Officials revealed that three suspects belonging to banned outfit Lashkra-i-Jhangvi
were arrested from Karachi's Jamshed road.
Police also claimed recovering over 20 kilogram of high intensity explosives
from the militants.
Investigators said militants had been planning to carry out the attacks
on Saturday. Further investigations were underway.
Bangladesh
arrests Pak
militant suspect
DHAKA: Bangladesh has arrested a suspected Pakistani militant and four
of its own nationals who planned to carry out attacks in the country, a
spokesman for the elite force that made the arrests said on Sunday.

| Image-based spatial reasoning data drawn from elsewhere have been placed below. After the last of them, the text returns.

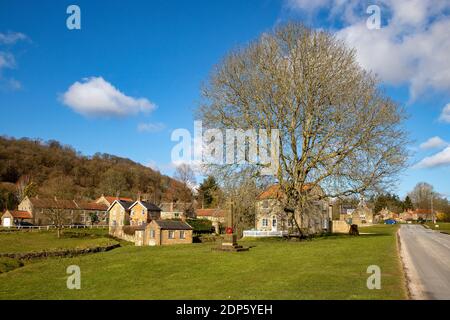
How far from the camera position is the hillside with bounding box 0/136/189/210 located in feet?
329

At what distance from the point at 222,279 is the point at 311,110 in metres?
14.5

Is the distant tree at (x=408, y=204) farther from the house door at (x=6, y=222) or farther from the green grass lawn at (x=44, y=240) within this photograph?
the house door at (x=6, y=222)

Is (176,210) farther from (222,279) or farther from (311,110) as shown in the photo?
(222,279)

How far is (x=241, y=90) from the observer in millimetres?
24203

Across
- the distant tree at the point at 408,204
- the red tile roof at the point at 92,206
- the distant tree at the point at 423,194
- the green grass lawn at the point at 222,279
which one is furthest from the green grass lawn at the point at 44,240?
the distant tree at the point at 408,204

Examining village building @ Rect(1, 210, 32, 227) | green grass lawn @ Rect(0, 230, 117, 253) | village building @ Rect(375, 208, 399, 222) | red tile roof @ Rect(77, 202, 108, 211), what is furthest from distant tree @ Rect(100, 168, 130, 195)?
village building @ Rect(375, 208, 399, 222)

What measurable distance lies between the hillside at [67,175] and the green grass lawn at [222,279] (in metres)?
82.0

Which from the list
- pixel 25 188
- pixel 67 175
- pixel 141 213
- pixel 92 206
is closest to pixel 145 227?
pixel 141 213

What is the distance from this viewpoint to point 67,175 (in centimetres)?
11712

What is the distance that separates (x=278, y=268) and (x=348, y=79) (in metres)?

Commander Mohammad Sohel of the Rapid Action Battalion (RAB) said the
five, aged between 26 and 30, were members of Jaish-e-Mohammad, a Pakistan-based
militant group blamed for terrorist attacks in India.
"They were picked up from a market in the capital Dhaka. The Pakistani
citizen and four Bangladeshis have admitted of being the members of Jaish-e-Mohammad
and they were planning attacks in the country," he said.
One of the four Bangladeshis has served ten years in prison in India,
he added.
In November three Pakistani men were arrested in Dhaka on suspicion
of plotting to attack US and Indian targets in the Bangladeshi capital.